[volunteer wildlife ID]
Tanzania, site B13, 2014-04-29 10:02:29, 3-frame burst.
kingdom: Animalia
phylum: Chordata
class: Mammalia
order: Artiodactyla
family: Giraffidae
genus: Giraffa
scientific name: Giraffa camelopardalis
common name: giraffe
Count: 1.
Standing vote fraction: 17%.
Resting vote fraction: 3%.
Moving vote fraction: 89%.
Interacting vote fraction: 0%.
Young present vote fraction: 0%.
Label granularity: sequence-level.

********

## Task directions
Each entry is to be output exactly as it was written.

## Finished task
[volunteer wildlife ID]
Tanzania, site B13, 2014-04-29 10:02:29, 3-frame burst.
kingdom: Animalia
phylum: Chordata
class: Mammalia
order: Artiodactyla
family: Giraffidae
genus: Giraffa
scientific name: Giraffa camelopardalis
common name: giraffe
Count: 1.
Standing vote fraction: 17%.
Resting vote fraction: 3%.
Moving vote fraction: 89%.
Interacting vote fraction: 0%.
Young present vote fraction: 0%.
Label granularity: sequence-level.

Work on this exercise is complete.